From: Dan Fabulich (dfabulich@warpmail.net)
Date: Thu Jun 19 2003 - 03:48:07 MDT
Eliezer S. Yudkowsky wrote:
> Dan Fabulich wrote:
> >
> > I think you're getting yourself confused with the language of
> > "unconstrained by territory". I also note that you simply snipped my
> > Bayesian argument, which I took to be the meat of my point.
> >
> > Given a theory T and our background theory B, we regard our theory T to
> > *more* likely if P(T|~B) is higher, *regardless* of P(B), all else being
> > equal. Do you contest this for some reason?
>
> It's a Bayesian answer to a most un-Bayesian question. We do not want the
> probability of our theory P(T) to be as high as possible. Seriously. We
> don't. There is no "our" theory in rational thinking. We want P(T) to be
> whatever P(T) really should be. We do not want to argue *for* P(T), we
> want to equably assemble all the evidence for and against T. This being
> the case, I as a human find it quite highly suspicious when people try to
> have their cake and eat it too.
This completely missed the point. The point is that we want to pick the T
with the highest probability. I'm not trying to MAKE P(T|~B) higher so as
to make P(T) turn out better for my favorite T, I'm suggesting that we
ought to select T over T', under which P(T|~B) is low; that, furthermore,
if we can find a T* that's even *more* likely, we should switch to that
instead.
> It moreover follows from Bayes' Theorem that if B is evidence for T,
> then ~B *must* be evidence against T - you *cannot* have your cake and
> eat it too.
The degree of confirmation that B is for T is given by the log of the
likelihood ratio
(lR) log (P(T|B)/P(T|~B)).
You're right, it can't be both positive and negative. But what of that?
I'm precisely proposing a case where T should be (largely) independent
from B, or at least more independent from B than T'. (Note that T is
fully independent from B only when lR is 0; but we can say that T is
*more* independent from B than T' if the lR of T is closer to 0 than the
lR of T'.)
> > Let's suppose I agree with you that any theory T for which P(T|B) and
> > P(T|~B) are both high is less "constrained by the territory" than an
> > alternate theory T', under which P(T'|B) = P(T|B), but P(T'|~B) is very
> > low. T' is constrained by the territory. T is less constrained by the
> > territory. Are you trying to tell me, against Bayes, that we should hold
> > T' to be more likely than T, because T is "mere philosophy" whereas T' is
> > "constrained by the facts"?
>
> Nope! Reality has no preference one way or the other. Therefore
> neither should our theories. If T and T' start out being mostly equal,
> then in the situation you name, we should slightly prefer T to T'.
Well, that's my whole point! You smear T as "mere philosophy", but my
whole point is that we should slightly *prefer* it for its modularity, not
reject it.
> *However* this is because the prior probability of T' starts out lower,
> and then, if we observe B, this will be evidence about T' which raises
> it to the around the level already occupied by T; however we haven't
> observed B yet.
Sure.
> You cannot say that both B and ~B are arguments for T - that is not
> possible.
Of course not. I'm saying that T is more independent of B than T', and
therefore, all else being equal, preferable.
> The most you can say is that T is about evenly compatible with B and ~B
> such that B does not interact much with T and is not evidence about T one
> way or the other. Interpreting P(T|B) and P(T|~B) as "high" does not mean
> that both B and ~B are strong arguments for T; this is *impossible*. It
> can only mean that the prior probability of T is high and that B is not
> much additional evidence one way or the other.

──────────

▶ Short problem A
Write out the passage of the post on Bayesian confirmation between "Date: Thu Jun" and "for some reason?", inclusive.

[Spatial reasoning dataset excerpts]
──────────

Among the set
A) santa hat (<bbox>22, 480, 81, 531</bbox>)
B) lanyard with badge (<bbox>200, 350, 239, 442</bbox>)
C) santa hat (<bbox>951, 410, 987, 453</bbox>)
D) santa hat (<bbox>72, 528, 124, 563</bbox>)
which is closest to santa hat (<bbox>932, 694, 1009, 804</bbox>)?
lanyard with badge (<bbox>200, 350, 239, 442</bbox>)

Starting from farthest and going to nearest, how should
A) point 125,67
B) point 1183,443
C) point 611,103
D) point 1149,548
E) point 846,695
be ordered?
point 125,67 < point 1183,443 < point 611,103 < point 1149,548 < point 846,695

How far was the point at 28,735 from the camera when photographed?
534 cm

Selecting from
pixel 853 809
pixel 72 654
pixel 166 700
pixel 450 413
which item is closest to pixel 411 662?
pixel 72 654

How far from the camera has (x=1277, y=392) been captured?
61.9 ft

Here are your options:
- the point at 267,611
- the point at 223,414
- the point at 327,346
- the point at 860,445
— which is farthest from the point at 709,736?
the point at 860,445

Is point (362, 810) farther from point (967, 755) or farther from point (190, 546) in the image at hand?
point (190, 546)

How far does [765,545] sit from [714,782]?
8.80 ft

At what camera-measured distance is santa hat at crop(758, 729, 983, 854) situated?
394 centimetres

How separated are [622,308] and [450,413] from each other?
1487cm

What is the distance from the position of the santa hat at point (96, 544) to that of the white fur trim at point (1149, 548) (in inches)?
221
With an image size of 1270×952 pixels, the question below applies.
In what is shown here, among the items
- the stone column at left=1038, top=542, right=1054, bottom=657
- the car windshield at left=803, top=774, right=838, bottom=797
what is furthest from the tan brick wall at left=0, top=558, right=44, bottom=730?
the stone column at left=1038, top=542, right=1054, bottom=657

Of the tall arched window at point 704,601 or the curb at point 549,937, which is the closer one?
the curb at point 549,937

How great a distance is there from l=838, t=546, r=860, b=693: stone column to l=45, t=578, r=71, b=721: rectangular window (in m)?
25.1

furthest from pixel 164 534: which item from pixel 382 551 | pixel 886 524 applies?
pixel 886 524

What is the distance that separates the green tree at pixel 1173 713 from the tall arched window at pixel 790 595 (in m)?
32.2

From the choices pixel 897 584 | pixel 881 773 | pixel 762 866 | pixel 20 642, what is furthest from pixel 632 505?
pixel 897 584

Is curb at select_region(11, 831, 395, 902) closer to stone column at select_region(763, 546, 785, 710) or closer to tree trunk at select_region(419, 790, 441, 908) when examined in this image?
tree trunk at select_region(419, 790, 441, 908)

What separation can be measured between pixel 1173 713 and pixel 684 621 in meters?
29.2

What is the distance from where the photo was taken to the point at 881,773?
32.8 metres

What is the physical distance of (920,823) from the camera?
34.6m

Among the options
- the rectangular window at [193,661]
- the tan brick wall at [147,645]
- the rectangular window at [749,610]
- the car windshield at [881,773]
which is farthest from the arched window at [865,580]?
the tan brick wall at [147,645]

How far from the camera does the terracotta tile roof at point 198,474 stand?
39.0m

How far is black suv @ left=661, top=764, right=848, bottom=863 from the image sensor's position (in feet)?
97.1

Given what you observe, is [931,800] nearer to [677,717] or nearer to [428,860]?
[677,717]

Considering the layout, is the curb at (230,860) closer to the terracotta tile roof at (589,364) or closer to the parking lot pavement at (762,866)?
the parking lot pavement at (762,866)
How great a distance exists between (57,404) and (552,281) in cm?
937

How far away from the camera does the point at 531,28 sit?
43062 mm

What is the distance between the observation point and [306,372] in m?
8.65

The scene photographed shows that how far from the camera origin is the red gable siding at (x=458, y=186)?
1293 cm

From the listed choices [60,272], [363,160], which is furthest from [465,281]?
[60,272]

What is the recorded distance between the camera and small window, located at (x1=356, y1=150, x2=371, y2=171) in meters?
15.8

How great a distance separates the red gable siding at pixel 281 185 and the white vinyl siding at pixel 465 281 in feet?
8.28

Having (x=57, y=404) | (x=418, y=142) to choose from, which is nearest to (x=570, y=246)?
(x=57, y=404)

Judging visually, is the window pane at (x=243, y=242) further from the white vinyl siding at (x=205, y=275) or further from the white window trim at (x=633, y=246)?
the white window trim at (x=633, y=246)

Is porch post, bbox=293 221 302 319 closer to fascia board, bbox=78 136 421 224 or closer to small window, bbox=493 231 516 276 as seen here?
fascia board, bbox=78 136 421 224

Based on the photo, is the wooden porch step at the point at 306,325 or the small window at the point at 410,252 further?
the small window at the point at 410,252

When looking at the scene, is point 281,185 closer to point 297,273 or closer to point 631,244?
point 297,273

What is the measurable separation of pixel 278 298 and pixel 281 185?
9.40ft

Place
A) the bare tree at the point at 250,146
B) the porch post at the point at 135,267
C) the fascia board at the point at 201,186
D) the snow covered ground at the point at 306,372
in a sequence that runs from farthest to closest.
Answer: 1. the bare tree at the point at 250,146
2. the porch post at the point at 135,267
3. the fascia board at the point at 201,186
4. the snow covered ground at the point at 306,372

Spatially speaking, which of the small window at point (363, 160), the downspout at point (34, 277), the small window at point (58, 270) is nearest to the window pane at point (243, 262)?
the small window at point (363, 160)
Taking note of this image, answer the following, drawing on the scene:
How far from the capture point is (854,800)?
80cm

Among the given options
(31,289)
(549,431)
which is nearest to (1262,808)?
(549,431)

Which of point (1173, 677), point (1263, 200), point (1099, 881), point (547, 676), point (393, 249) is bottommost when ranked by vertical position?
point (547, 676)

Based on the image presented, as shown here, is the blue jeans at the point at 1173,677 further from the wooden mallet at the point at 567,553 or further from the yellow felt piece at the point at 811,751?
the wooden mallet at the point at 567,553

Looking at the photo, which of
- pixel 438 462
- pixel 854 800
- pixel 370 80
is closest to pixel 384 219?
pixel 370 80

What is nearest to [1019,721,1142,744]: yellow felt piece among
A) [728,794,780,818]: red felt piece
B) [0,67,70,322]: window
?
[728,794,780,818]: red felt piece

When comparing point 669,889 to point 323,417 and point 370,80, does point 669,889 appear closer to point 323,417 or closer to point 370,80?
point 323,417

──────────

▶ Short problem B
Tally the lines in the records that contain the string "white", treating uppercase and lowercase as different, and reply with only the number.

▶ Output A
Date: Thu Jun 19 2003 - 03:48:07 MDT
Eliezer S. Yudkowsky wrote:
> Dan Fabulich wrote:
> >
> > I think you're getting yourself confused with the language of
> > "unconstrained by territory". I also note that you simply snipped my
> > Bayesian argument, which I took to be the meat of my point.
> >
> > Given a theory T and our background theory B, we regard our theory T to
> > *more* likely if P(T|~B) is higher, *regardless* of P(B), all else being
> > equal. Do you contest this for some reason?

▶ Output B
4